## start MATERIAL PROVIDED
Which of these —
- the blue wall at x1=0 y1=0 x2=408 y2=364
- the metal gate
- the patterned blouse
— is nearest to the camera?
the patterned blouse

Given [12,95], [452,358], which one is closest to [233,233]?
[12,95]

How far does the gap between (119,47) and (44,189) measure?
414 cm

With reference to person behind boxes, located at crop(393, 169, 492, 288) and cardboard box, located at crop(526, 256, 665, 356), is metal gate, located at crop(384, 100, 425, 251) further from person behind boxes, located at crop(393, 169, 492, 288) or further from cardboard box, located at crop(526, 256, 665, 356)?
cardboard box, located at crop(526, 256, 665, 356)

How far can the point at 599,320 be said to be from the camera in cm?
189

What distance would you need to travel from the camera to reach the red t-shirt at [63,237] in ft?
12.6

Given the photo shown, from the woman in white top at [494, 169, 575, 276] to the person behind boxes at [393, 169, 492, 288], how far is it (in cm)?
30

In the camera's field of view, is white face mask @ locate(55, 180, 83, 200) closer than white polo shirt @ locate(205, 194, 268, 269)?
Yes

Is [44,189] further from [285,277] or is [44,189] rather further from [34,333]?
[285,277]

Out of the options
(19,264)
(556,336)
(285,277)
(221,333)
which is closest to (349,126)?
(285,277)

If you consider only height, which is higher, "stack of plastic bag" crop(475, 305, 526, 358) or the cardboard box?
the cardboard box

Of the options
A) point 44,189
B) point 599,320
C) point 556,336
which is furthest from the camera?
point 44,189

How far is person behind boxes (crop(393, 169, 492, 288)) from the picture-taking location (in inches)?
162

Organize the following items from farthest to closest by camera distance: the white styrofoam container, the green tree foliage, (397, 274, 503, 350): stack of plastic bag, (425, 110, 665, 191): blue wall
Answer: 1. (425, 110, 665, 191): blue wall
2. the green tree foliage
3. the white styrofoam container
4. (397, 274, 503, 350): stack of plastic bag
## end MATERIAL PROVIDED
AIM ->
Give again only the lines starting at the one that contains "Given [12,95], [452,358], which" and running to the end of the data.

OUTPUT BELOW ->
Given [12,95], [452,358], which one is closest to [233,233]?
[12,95]

How far does the gap between (119,47) and (44,189) measure?
414 cm

With reference to person behind boxes, located at crop(393, 169, 492, 288) and cardboard box, located at crop(526, 256, 665, 356), is metal gate, located at crop(384, 100, 425, 251) further from person behind boxes, located at crop(393, 169, 492, 288) or further from cardboard box, located at crop(526, 256, 665, 356)?
cardboard box, located at crop(526, 256, 665, 356)

How far can the point at 599,320 be said to be from the camera in cm?
189

What distance would you need to travel from the camera to reach the red t-shirt at [63,237] in ft?
12.6

Given the photo shown, from the woman in white top at [494, 169, 575, 276] to the person behind boxes at [393, 169, 492, 288], how far is it (in cm)?
30

In the camera's field of view, is white face mask @ locate(55, 180, 83, 200) closer than white polo shirt @ locate(205, 194, 268, 269)?
Yes

Is [44,189] further from [285,277] or is [44,189] rather further from [34,333]?
[285,277]

Out of the options
(19,264)
(556,336)
(285,277)
(221,333)
which is closest to (349,126)?
(285,277)

If you consider only height, which is higher, "stack of plastic bag" crop(475, 305, 526, 358) or the cardboard box?
the cardboard box

Of the options
A) point 44,189
B) point 599,320
C) point 556,336
which is furthest from the camera?
point 44,189

How far is person behind boxes (crop(393, 169, 492, 288)) from the picture-taking location (in inches)?
162

Organize the following items from farthest to closest by camera distance: the white styrofoam container, the green tree foliage, (397, 274, 503, 350): stack of plastic bag, (425, 110, 665, 191): blue wall
Answer: 1. (425, 110, 665, 191): blue wall
2. the green tree foliage
3. the white styrofoam container
4. (397, 274, 503, 350): stack of plastic bag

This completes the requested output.